Тяжёлый «Урал» двигался по заснеженной и раскисшей дороге с небольшой скоростью, но судя по времени, половину пути до Североморска они уже проехали.
«Должно же когда-то и мне повезти в жизни, – подумал Мишка, глядя на уплывающие вдаль сопки. – Не всю же жизнь должна быть только непруха и невезуха».
Ему вспомнился последний разговор с отцом. Это было накануне отправки на службу.
В тот день отец неожиданно предложил:
– Давай, Мишка, притулимся в летней кухне. Мать там сегодня протопила. Посидим вдвоём, потолкуем. Должен же я родительский наказ проговорить перед твоим отъездом, верно? Завтра соберутся твои друзья, и тебе будет не до меня. Сейчас нам с тобой никто не помешает.
– Пошли, притулимся, – Мишка неопределённо пожал плечами. – Отчего не поговорить?
Они ушли в летнюю кухню. Несколько лет назад, когда родители ликвидировали в доме всю живность, отец на месте конюшни возвёл небольшое помещение из брёвен. Летом это помещение занимала мать, называя его летней кухней, а в зимнее время туда вселялся отец. Там он всегда что-нибудь мастерил: плёл корзины, чинил обувь, строгал, пилил, лудил, паял.

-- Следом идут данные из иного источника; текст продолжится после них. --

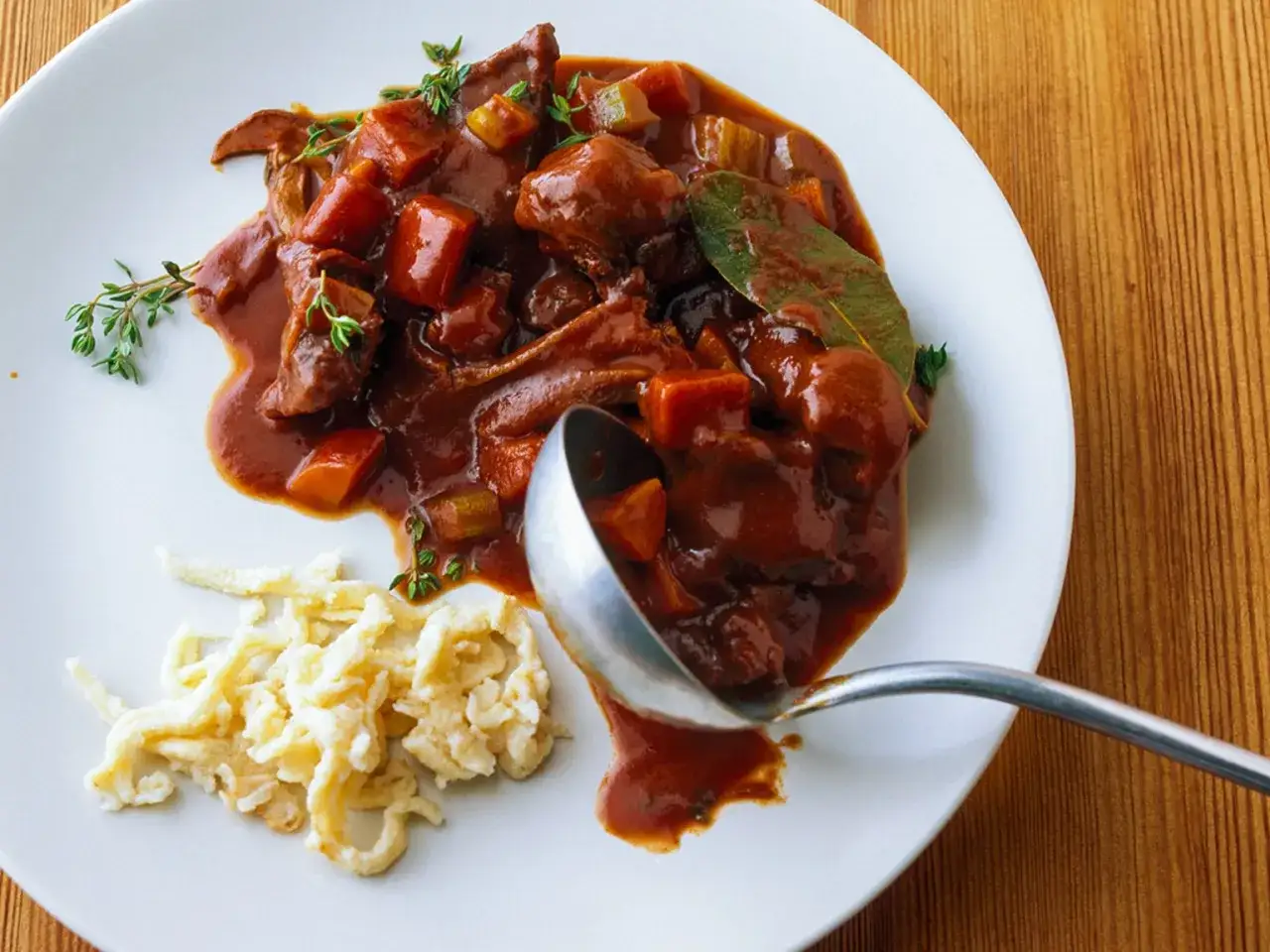 Herzhaftes Wildschwein Gulasch Rezept auf einem Teller mit Spätzle und frischen Kräutern, serviert mit einer Schöpfkelle.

Отец прихватил с собой бутылку «Портвейна» и два гранёных стакана, Мишке было приказано взять нехитрую закуску.
– За удачную службу, сынок, – произнёс отец, чокаясь с Мишкой стаканом, наполненным на четверть. – И чтобы не было войны. Это главное.
Они выпили, выдохнули, закусили.
– Я вот что хотел сказать тебе, Мишка, – вытирая вино на усах заскорузлым указательным пальцем, продолжил он. – Ты парень горячий, гордый и драчливый, точь-в-точь, как я в молодости. Поэтому хочу дать тебе несколько советов, чтобы ты не наломал дров в поиске справедливости. Не хочу, чтобы ты по глупости порушил себе жизнь и испортил её близким людям, как сделал когда-то твой дед Марк. Он тоже хотел справедливости, но вместо правды получил десять лет лагерей. Вот к чему может привести непокорность. Нельзя повторять ошибок, если их можно избежать.